▶ _TEXTABSCHNITT_
_ _ _ _ _ _ _

11. April 2025
Im Koalitionsvertrag vom 9. April 2025 haben CDU und SPD trotz vereinzelter Vorstöße die Einführung einer Pkw-Maut nicht unmittelbar aufgegriffen. Allerdings hält sich die designierte Bundesregierung diese Option durchaus offen. So heißt es im Abschnitt „Verkehr“ des Koalitionsvertrags, ein „Drei-Säulen-Modell“ werde angestrebt, das auch eine „Nutzerfinanzierung“ beinhalten solle. Ebenso sollen ÖPP-Modelle zur Verbesserung der Verkehrsinfrastruktur zum Tragen kommen. Die Bundesregierung will prüfen, wie sich die Autobahn GmbH dauerhaft stabil finanzieren kann. Insofern ist es denkbar, dass das Thema Pkw-Maut zu einem späteren Zeitpunkt wieder auf der Tagesordnung kommt. Vor diesem Hintergrund betrachten wir im Folgenden Ansätze für die Einführung einer Pkw-Maut in Deutschland.

_ _ _ _ _ _ _

▶ _ZU ERLEDIGEN_
A – Welches Modell soll laut dem Text zur Pkw-Maut nach dem Abschnitt „Verkehr“ des Koalitionsvertrags angestrebt werden?
B – Schreibe aus dem Text zur Pkw-Maut den Teil neu, der mit den Worten „11. April 2025“ anfängt und nach „Pkw-Maut in Deutschland.“ aufhört, und setze dabei „Koalition“ anstelle von „Bundesregierung“ ein.
Die Zeilen stehen in keinem Zusammenhang mit dem Text zur Pkw-Maut.

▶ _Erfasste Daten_
_ _ _ _ _ _ _

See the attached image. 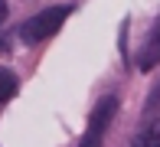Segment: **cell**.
<instances>
[{
	"mask_svg": "<svg viewBox=\"0 0 160 147\" xmlns=\"http://www.w3.org/2000/svg\"><path fill=\"white\" fill-rule=\"evenodd\" d=\"M65 20H69V7H46L42 13L30 17L23 26H20V39L30 43V46H36V43H42V39H49V36H56Z\"/></svg>",
	"mask_w": 160,
	"mask_h": 147,
	"instance_id": "cell-1",
	"label": "cell"
},
{
	"mask_svg": "<svg viewBox=\"0 0 160 147\" xmlns=\"http://www.w3.org/2000/svg\"><path fill=\"white\" fill-rule=\"evenodd\" d=\"M114 114H118V98H114V95H105V98L95 105V111H92L88 128H85V134H82V141H78V147H101L105 131H108V124L114 121Z\"/></svg>",
	"mask_w": 160,
	"mask_h": 147,
	"instance_id": "cell-2",
	"label": "cell"
},
{
	"mask_svg": "<svg viewBox=\"0 0 160 147\" xmlns=\"http://www.w3.org/2000/svg\"><path fill=\"white\" fill-rule=\"evenodd\" d=\"M157 65H160V13H157L154 26H150L147 39H144V46H141V59H137V69L141 72H150V69H157Z\"/></svg>",
	"mask_w": 160,
	"mask_h": 147,
	"instance_id": "cell-3",
	"label": "cell"
},
{
	"mask_svg": "<svg viewBox=\"0 0 160 147\" xmlns=\"http://www.w3.org/2000/svg\"><path fill=\"white\" fill-rule=\"evenodd\" d=\"M131 147H160V124H147V128L137 131V137L131 141Z\"/></svg>",
	"mask_w": 160,
	"mask_h": 147,
	"instance_id": "cell-4",
	"label": "cell"
},
{
	"mask_svg": "<svg viewBox=\"0 0 160 147\" xmlns=\"http://www.w3.org/2000/svg\"><path fill=\"white\" fill-rule=\"evenodd\" d=\"M13 95H17V75H13L10 69H3V65H0V105H3V101H10Z\"/></svg>",
	"mask_w": 160,
	"mask_h": 147,
	"instance_id": "cell-5",
	"label": "cell"
},
{
	"mask_svg": "<svg viewBox=\"0 0 160 147\" xmlns=\"http://www.w3.org/2000/svg\"><path fill=\"white\" fill-rule=\"evenodd\" d=\"M147 111H150V114L160 111V82L154 85V92H150V98H147Z\"/></svg>",
	"mask_w": 160,
	"mask_h": 147,
	"instance_id": "cell-6",
	"label": "cell"
},
{
	"mask_svg": "<svg viewBox=\"0 0 160 147\" xmlns=\"http://www.w3.org/2000/svg\"><path fill=\"white\" fill-rule=\"evenodd\" d=\"M7 20V0H0V23Z\"/></svg>",
	"mask_w": 160,
	"mask_h": 147,
	"instance_id": "cell-7",
	"label": "cell"
}]
</instances>
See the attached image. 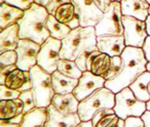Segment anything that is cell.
<instances>
[{
    "label": "cell",
    "instance_id": "1",
    "mask_svg": "<svg viewBox=\"0 0 150 127\" xmlns=\"http://www.w3.org/2000/svg\"><path fill=\"white\" fill-rule=\"evenodd\" d=\"M122 58V68L117 77L106 81L105 87L117 93L123 88L129 87L131 84L140 75L147 71L148 60L145 56L143 48L127 46L125 51L121 54Z\"/></svg>",
    "mask_w": 150,
    "mask_h": 127
},
{
    "label": "cell",
    "instance_id": "46",
    "mask_svg": "<svg viewBox=\"0 0 150 127\" xmlns=\"http://www.w3.org/2000/svg\"><path fill=\"white\" fill-rule=\"evenodd\" d=\"M146 25H147V33H148V36H150V15H148L147 20H146Z\"/></svg>",
    "mask_w": 150,
    "mask_h": 127
},
{
    "label": "cell",
    "instance_id": "33",
    "mask_svg": "<svg viewBox=\"0 0 150 127\" xmlns=\"http://www.w3.org/2000/svg\"><path fill=\"white\" fill-rule=\"evenodd\" d=\"M119 120V117L116 114L108 115V116L104 117L102 120L98 122V124L95 127H113Z\"/></svg>",
    "mask_w": 150,
    "mask_h": 127
},
{
    "label": "cell",
    "instance_id": "35",
    "mask_svg": "<svg viewBox=\"0 0 150 127\" xmlns=\"http://www.w3.org/2000/svg\"><path fill=\"white\" fill-rule=\"evenodd\" d=\"M112 114H115L114 109H102V110H99L98 112H96L92 118V122H93L94 127L96 126L99 121L102 120L104 117L108 116V115H112Z\"/></svg>",
    "mask_w": 150,
    "mask_h": 127
},
{
    "label": "cell",
    "instance_id": "22",
    "mask_svg": "<svg viewBox=\"0 0 150 127\" xmlns=\"http://www.w3.org/2000/svg\"><path fill=\"white\" fill-rule=\"evenodd\" d=\"M48 118V112L46 108H35L25 114L21 127H45Z\"/></svg>",
    "mask_w": 150,
    "mask_h": 127
},
{
    "label": "cell",
    "instance_id": "12",
    "mask_svg": "<svg viewBox=\"0 0 150 127\" xmlns=\"http://www.w3.org/2000/svg\"><path fill=\"white\" fill-rule=\"evenodd\" d=\"M105 83L106 80L103 77L95 75L91 71H86L78 79V84L73 91V94L79 102H81L92 93H94L96 90L104 87Z\"/></svg>",
    "mask_w": 150,
    "mask_h": 127
},
{
    "label": "cell",
    "instance_id": "6",
    "mask_svg": "<svg viewBox=\"0 0 150 127\" xmlns=\"http://www.w3.org/2000/svg\"><path fill=\"white\" fill-rule=\"evenodd\" d=\"M115 114L125 120L129 117H142L147 111L146 102L139 100L129 87L115 93Z\"/></svg>",
    "mask_w": 150,
    "mask_h": 127
},
{
    "label": "cell",
    "instance_id": "32",
    "mask_svg": "<svg viewBox=\"0 0 150 127\" xmlns=\"http://www.w3.org/2000/svg\"><path fill=\"white\" fill-rule=\"evenodd\" d=\"M5 3L26 11L35 3V0H5Z\"/></svg>",
    "mask_w": 150,
    "mask_h": 127
},
{
    "label": "cell",
    "instance_id": "28",
    "mask_svg": "<svg viewBox=\"0 0 150 127\" xmlns=\"http://www.w3.org/2000/svg\"><path fill=\"white\" fill-rule=\"evenodd\" d=\"M121 68H122V58L120 56H112L111 58V64L110 68H109V71L107 73V75L105 76L104 79L106 81L114 79L115 77L119 75L121 71Z\"/></svg>",
    "mask_w": 150,
    "mask_h": 127
},
{
    "label": "cell",
    "instance_id": "30",
    "mask_svg": "<svg viewBox=\"0 0 150 127\" xmlns=\"http://www.w3.org/2000/svg\"><path fill=\"white\" fill-rule=\"evenodd\" d=\"M18 62V54L16 50H8L0 53V68L3 69L8 66L17 65Z\"/></svg>",
    "mask_w": 150,
    "mask_h": 127
},
{
    "label": "cell",
    "instance_id": "39",
    "mask_svg": "<svg viewBox=\"0 0 150 127\" xmlns=\"http://www.w3.org/2000/svg\"><path fill=\"white\" fill-rule=\"evenodd\" d=\"M143 50L145 52V56L148 62H150V36H148L145 41V44L143 46Z\"/></svg>",
    "mask_w": 150,
    "mask_h": 127
},
{
    "label": "cell",
    "instance_id": "11",
    "mask_svg": "<svg viewBox=\"0 0 150 127\" xmlns=\"http://www.w3.org/2000/svg\"><path fill=\"white\" fill-rule=\"evenodd\" d=\"M41 45L29 39H21L17 49L18 69L22 71H30L37 65V56Z\"/></svg>",
    "mask_w": 150,
    "mask_h": 127
},
{
    "label": "cell",
    "instance_id": "14",
    "mask_svg": "<svg viewBox=\"0 0 150 127\" xmlns=\"http://www.w3.org/2000/svg\"><path fill=\"white\" fill-rule=\"evenodd\" d=\"M48 118L45 127H77L81 123V119L78 113L65 115L59 112L52 105L47 108Z\"/></svg>",
    "mask_w": 150,
    "mask_h": 127
},
{
    "label": "cell",
    "instance_id": "44",
    "mask_svg": "<svg viewBox=\"0 0 150 127\" xmlns=\"http://www.w3.org/2000/svg\"><path fill=\"white\" fill-rule=\"evenodd\" d=\"M125 120L119 118V120L117 121V123L113 127H125Z\"/></svg>",
    "mask_w": 150,
    "mask_h": 127
},
{
    "label": "cell",
    "instance_id": "38",
    "mask_svg": "<svg viewBox=\"0 0 150 127\" xmlns=\"http://www.w3.org/2000/svg\"><path fill=\"white\" fill-rule=\"evenodd\" d=\"M95 2H96L97 5L100 7L101 11H102L103 13H105L106 9L108 8V6L110 5L111 0H95Z\"/></svg>",
    "mask_w": 150,
    "mask_h": 127
},
{
    "label": "cell",
    "instance_id": "42",
    "mask_svg": "<svg viewBox=\"0 0 150 127\" xmlns=\"http://www.w3.org/2000/svg\"><path fill=\"white\" fill-rule=\"evenodd\" d=\"M0 127H21L20 124H13V123L8 122L7 120L0 119Z\"/></svg>",
    "mask_w": 150,
    "mask_h": 127
},
{
    "label": "cell",
    "instance_id": "9",
    "mask_svg": "<svg viewBox=\"0 0 150 127\" xmlns=\"http://www.w3.org/2000/svg\"><path fill=\"white\" fill-rule=\"evenodd\" d=\"M122 23L125 28L123 36H125V45L131 47L143 48L148 37L146 21H141L136 18L123 15Z\"/></svg>",
    "mask_w": 150,
    "mask_h": 127
},
{
    "label": "cell",
    "instance_id": "20",
    "mask_svg": "<svg viewBox=\"0 0 150 127\" xmlns=\"http://www.w3.org/2000/svg\"><path fill=\"white\" fill-rule=\"evenodd\" d=\"M52 76V85H54L56 94L73 93V91L78 84V79H74V78L65 76L59 71H56Z\"/></svg>",
    "mask_w": 150,
    "mask_h": 127
},
{
    "label": "cell",
    "instance_id": "21",
    "mask_svg": "<svg viewBox=\"0 0 150 127\" xmlns=\"http://www.w3.org/2000/svg\"><path fill=\"white\" fill-rule=\"evenodd\" d=\"M149 83H150V72L146 71L142 75H140L133 83L131 84L129 88L133 90L135 95L139 100L147 102L150 100L149 93Z\"/></svg>",
    "mask_w": 150,
    "mask_h": 127
},
{
    "label": "cell",
    "instance_id": "18",
    "mask_svg": "<svg viewBox=\"0 0 150 127\" xmlns=\"http://www.w3.org/2000/svg\"><path fill=\"white\" fill-rule=\"evenodd\" d=\"M20 40V27L18 24L0 31V53L8 50H16Z\"/></svg>",
    "mask_w": 150,
    "mask_h": 127
},
{
    "label": "cell",
    "instance_id": "37",
    "mask_svg": "<svg viewBox=\"0 0 150 127\" xmlns=\"http://www.w3.org/2000/svg\"><path fill=\"white\" fill-rule=\"evenodd\" d=\"M16 69H18L17 65L8 66V67L3 68V69H0V84H1V85H4L6 77L11 73V72L15 71Z\"/></svg>",
    "mask_w": 150,
    "mask_h": 127
},
{
    "label": "cell",
    "instance_id": "26",
    "mask_svg": "<svg viewBox=\"0 0 150 127\" xmlns=\"http://www.w3.org/2000/svg\"><path fill=\"white\" fill-rule=\"evenodd\" d=\"M57 71L62 73L63 75L68 76L70 78H74V79H79L83 73L78 68V66L76 65V62L74 60H62V58L58 62V70Z\"/></svg>",
    "mask_w": 150,
    "mask_h": 127
},
{
    "label": "cell",
    "instance_id": "41",
    "mask_svg": "<svg viewBox=\"0 0 150 127\" xmlns=\"http://www.w3.org/2000/svg\"><path fill=\"white\" fill-rule=\"evenodd\" d=\"M141 118H142V120H143L145 127H150V111L149 110L146 111Z\"/></svg>",
    "mask_w": 150,
    "mask_h": 127
},
{
    "label": "cell",
    "instance_id": "43",
    "mask_svg": "<svg viewBox=\"0 0 150 127\" xmlns=\"http://www.w3.org/2000/svg\"><path fill=\"white\" fill-rule=\"evenodd\" d=\"M77 127H94V125H93L92 120H90V121H81V123H80Z\"/></svg>",
    "mask_w": 150,
    "mask_h": 127
},
{
    "label": "cell",
    "instance_id": "17",
    "mask_svg": "<svg viewBox=\"0 0 150 127\" xmlns=\"http://www.w3.org/2000/svg\"><path fill=\"white\" fill-rule=\"evenodd\" d=\"M79 100L73 93L56 94L52 98V105L62 114L70 115L78 113Z\"/></svg>",
    "mask_w": 150,
    "mask_h": 127
},
{
    "label": "cell",
    "instance_id": "36",
    "mask_svg": "<svg viewBox=\"0 0 150 127\" xmlns=\"http://www.w3.org/2000/svg\"><path fill=\"white\" fill-rule=\"evenodd\" d=\"M125 127H145L141 117H129L125 119Z\"/></svg>",
    "mask_w": 150,
    "mask_h": 127
},
{
    "label": "cell",
    "instance_id": "23",
    "mask_svg": "<svg viewBox=\"0 0 150 127\" xmlns=\"http://www.w3.org/2000/svg\"><path fill=\"white\" fill-rule=\"evenodd\" d=\"M24 113V104L20 98L13 100H0V119L9 120Z\"/></svg>",
    "mask_w": 150,
    "mask_h": 127
},
{
    "label": "cell",
    "instance_id": "49",
    "mask_svg": "<svg viewBox=\"0 0 150 127\" xmlns=\"http://www.w3.org/2000/svg\"><path fill=\"white\" fill-rule=\"evenodd\" d=\"M121 0H111V2H120Z\"/></svg>",
    "mask_w": 150,
    "mask_h": 127
},
{
    "label": "cell",
    "instance_id": "24",
    "mask_svg": "<svg viewBox=\"0 0 150 127\" xmlns=\"http://www.w3.org/2000/svg\"><path fill=\"white\" fill-rule=\"evenodd\" d=\"M46 26L47 29L50 31V37L56 38L58 40L62 41L64 38H66L68 36V34L71 32V29L65 24L59 22L54 15H50L46 21Z\"/></svg>",
    "mask_w": 150,
    "mask_h": 127
},
{
    "label": "cell",
    "instance_id": "25",
    "mask_svg": "<svg viewBox=\"0 0 150 127\" xmlns=\"http://www.w3.org/2000/svg\"><path fill=\"white\" fill-rule=\"evenodd\" d=\"M110 64H111V56H109L106 53L101 52L99 55H97L94 58L88 71H91L95 75L101 76V77L105 78V76L107 75V73L109 71Z\"/></svg>",
    "mask_w": 150,
    "mask_h": 127
},
{
    "label": "cell",
    "instance_id": "47",
    "mask_svg": "<svg viewBox=\"0 0 150 127\" xmlns=\"http://www.w3.org/2000/svg\"><path fill=\"white\" fill-rule=\"evenodd\" d=\"M146 106H147V110H149V111H150V100H148L147 102H146Z\"/></svg>",
    "mask_w": 150,
    "mask_h": 127
},
{
    "label": "cell",
    "instance_id": "3",
    "mask_svg": "<svg viewBox=\"0 0 150 127\" xmlns=\"http://www.w3.org/2000/svg\"><path fill=\"white\" fill-rule=\"evenodd\" d=\"M88 50H98L95 27H79L71 30L62 40L61 58L75 60L81 53Z\"/></svg>",
    "mask_w": 150,
    "mask_h": 127
},
{
    "label": "cell",
    "instance_id": "34",
    "mask_svg": "<svg viewBox=\"0 0 150 127\" xmlns=\"http://www.w3.org/2000/svg\"><path fill=\"white\" fill-rule=\"evenodd\" d=\"M72 2V0H50L48 3L46 4L45 8L47 9L48 13L50 15H54V11L59 8L60 6L64 4H67V3H71Z\"/></svg>",
    "mask_w": 150,
    "mask_h": 127
},
{
    "label": "cell",
    "instance_id": "16",
    "mask_svg": "<svg viewBox=\"0 0 150 127\" xmlns=\"http://www.w3.org/2000/svg\"><path fill=\"white\" fill-rule=\"evenodd\" d=\"M4 85L21 92L32 89V81L30 72L16 69L15 71H13L6 77Z\"/></svg>",
    "mask_w": 150,
    "mask_h": 127
},
{
    "label": "cell",
    "instance_id": "10",
    "mask_svg": "<svg viewBox=\"0 0 150 127\" xmlns=\"http://www.w3.org/2000/svg\"><path fill=\"white\" fill-rule=\"evenodd\" d=\"M80 27H96L104 17V13L95 0H72Z\"/></svg>",
    "mask_w": 150,
    "mask_h": 127
},
{
    "label": "cell",
    "instance_id": "29",
    "mask_svg": "<svg viewBox=\"0 0 150 127\" xmlns=\"http://www.w3.org/2000/svg\"><path fill=\"white\" fill-rule=\"evenodd\" d=\"M19 98L24 104V114H27L30 111L34 110L36 108L35 98H34V93L32 89L21 92V95H20Z\"/></svg>",
    "mask_w": 150,
    "mask_h": 127
},
{
    "label": "cell",
    "instance_id": "8",
    "mask_svg": "<svg viewBox=\"0 0 150 127\" xmlns=\"http://www.w3.org/2000/svg\"><path fill=\"white\" fill-rule=\"evenodd\" d=\"M62 41L50 37L41 45L37 56V65L50 74L58 70V62L61 60Z\"/></svg>",
    "mask_w": 150,
    "mask_h": 127
},
{
    "label": "cell",
    "instance_id": "2",
    "mask_svg": "<svg viewBox=\"0 0 150 127\" xmlns=\"http://www.w3.org/2000/svg\"><path fill=\"white\" fill-rule=\"evenodd\" d=\"M48 15L50 13L45 7L34 3L18 22L20 27V38L32 40L42 45L50 37L46 26Z\"/></svg>",
    "mask_w": 150,
    "mask_h": 127
},
{
    "label": "cell",
    "instance_id": "52",
    "mask_svg": "<svg viewBox=\"0 0 150 127\" xmlns=\"http://www.w3.org/2000/svg\"><path fill=\"white\" fill-rule=\"evenodd\" d=\"M149 15H150V9H149Z\"/></svg>",
    "mask_w": 150,
    "mask_h": 127
},
{
    "label": "cell",
    "instance_id": "40",
    "mask_svg": "<svg viewBox=\"0 0 150 127\" xmlns=\"http://www.w3.org/2000/svg\"><path fill=\"white\" fill-rule=\"evenodd\" d=\"M24 117H25V114H24V113H22V114L18 115V116L13 117V118L9 119V120H7V121H8V122H11V123H13V124H20V125H21L22 122H23V120H24Z\"/></svg>",
    "mask_w": 150,
    "mask_h": 127
},
{
    "label": "cell",
    "instance_id": "4",
    "mask_svg": "<svg viewBox=\"0 0 150 127\" xmlns=\"http://www.w3.org/2000/svg\"><path fill=\"white\" fill-rule=\"evenodd\" d=\"M32 81V91L36 102V108H47L52 105L56 92L52 85V74L44 71L38 65L30 70Z\"/></svg>",
    "mask_w": 150,
    "mask_h": 127
},
{
    "label": "cell",
    "instance_id": "48",
    "mask_svg": "<svg viewBox=\"0 0 150 127\" xmlns=\"http://www.w3.org/2000/svg\"><path fill=\"white\" fill-rule=\"evenodd\" d=\"M147 71H149L150 72V62H148V64H147Z\"/></svg>",
    "mask_w": 150,
    "mask_h": 127
},
{
    "label": "cell",
    "instance_id": "27",
    "mask_svg": "<svg viewBox=\"0 0 150 127\" xmlns=\"http://www.w3.org/2000/svg\"><path fill=\"white\" fill-rule=\"evenodd\" d=\"M54 18L58 20L59 22L65 24V25H68L70 22H72L73 20H75L77 18L76 13H75V8L73 3H67L62 6H60L56 11H54Z\"/></svg>",
    "mask_w": 150,
    "mask_h": 127
},
{
    "label": "cell",
    "instance_id": "50",
    "mask_svg": "<svg viewBox=\"0 0 150 127\" xmlns=\"http://www.w3.org/2000/svg\"><path fill=\"white\" fill-rule=\"evenodd\" d=\"M2 3H5V0H0V4H2Z\"/></svg>",
    "mask_w": 150,
    "mask_h": 127
},
{
    "label": "cell",
    "instance_id": "13",
    "mask_svg": "<svg viewBox=\"0 0 150 127\" xmlns=\"http://www.w3.org/2000/svg\"><path fill=\"white\" fill-rule=\"evenodd\" d=\"M98 49L109 56H120L125 51V36H97Z\"/></svg>",
    "mask_w": 150,
    "mask_h": 127
},
{
    "label": "cell",
    "instance_id": "45",
    "mask_svg": "<svg viewBox=\"0 0 150 127\" xmlns=\"http://www.w3.org/2000/svg\"><path fill=\"white\" fill-rule=\"evenodd\" d=\"M48 1H50V0H35V3H37V4L45 7L46 4L48 3Z\"/></svg>",
    "mask_w": 150,
    "mask_h": 127
},
{
    "label": "cell",
    "instance_id": "7",
    "mask_svg": "<svg viewBox=\"0 0 150 127\" xmlns=\"http://www.w3.org/2000/svg\"><path fill=\"white\" fill-rule=\"evenodd\" d=\"M122 17L120 2H111L103 19L95 27L97 36H123Z\"/></svg>",
    "mask_w": 150,
    "mask_h": 127
},
{
    "label": "cell",
    "instance_id": "51",
    "mask_svg": "<svg viewBox=\"0 0 150 127\" xmlns=\"http://www.w3.org/2000/svg\"><path fill=\"white\" fill-rule=\"evenodd\" d=\"M147 1H148V2H149V4H150V0H147Z\"/></svg>",
    "mask_w": 150,
    "mask_h": 127
},
{
    "label": "cell",
    "instance_id": "5",
    "mask_svg": "<svg viewBox=\"0 0 150 127\" xmlns=\"http://www.w3.org/2000/svg\"><path fill=\"white\" fill-rule=\"evenodd\" d=\"M114 106L115 93L104 86L79 102L78 114L81 121H90L99 110L113 109Z\"/></svg>",
    "mask_w": 150,
    "mask_h": 127
},
{
    "label": "cell",
    "instance_id": "15",
    "mask_svg": "<svg viewBox=\"0 0 150 127\" xmlns=\"http://www.w3.org/2000/svg\"><path fill=\"white\" fill-rule=\"evenodd\" d=\"M122 15L133 17L141 21H146L149 15L150 4L147 0H121Z\"/></svg>",
    "mask_w": 150,
    "mask_h": 127
},
{
    "label": "cell",
    "instance_id": "31",
    "mask_svg": "<svg viewBox=\"0 0 150 127\" xmlns=\"http://www.w3.org/2000/svg\"><path fill=\"white\" fill-rule=\"evenodd\" d=\"M21 95V91H18L13 88L7 87L6 85L0 84V100H17Z\"/></svg>",
    "mask_w": 150,
    "mask_h": 127
},
{
    "label": "cell",
    "instance_id": "19",
    "mask_svg": "<svg viewBox=\"0 0 150 127\" xmlns=\"http://www.w3.org/2000/svg\"><path fill=\"white\" fill-rule=\"evenodd\" d=\"M25 11L7 3L0 4V31L18 24Z\"/></svg>",
    "mask_w": 150,
    "mask_h": 127
}]
</instances>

_ _ _ _ _ _ _

▶ _ANTWORTEN_
A – Ein „Drei-Säulen-Modell“, das auch eine „Nutzerfinanzierung“ beinhalten soll.

B –
11. April 2025
Im Koalitionsvertrag vom 9. April 2025 haben CDU und SPD trotz vereinzelter Vorstöße die Einführung einer Pkw-Maut nicht unmittelbar aufgegriffen. Allerdings hält sich die designierte Koalition diese Option durchaus offen. So heißt es im Abschnitt „Verkehr“ des Koalitionsvertrags, ein „Drei-Säulen-Modell“ werde angestrebt, das auch eine „Nutzerfinanzierung“ beinhalten solle. Ebenso sollen ÖPP-Modelle zur Verbesserung der Verkehrsinfrastruktur zum Tragen kommen. Die Koalition will prüfen, wie sich die Autobahn GmbH dauerhaft stabil finanzieren kann. Insofern ist es denkbar, dass das Thema Pkw-Maut zu einem späteren Zeitpunkt wieder auf der Tagesordnung kommt. Vor diesem Hintergrund betrachten wir im Folgenden Ansätze für die Einführung einer Pkw-Maut in Deutschland.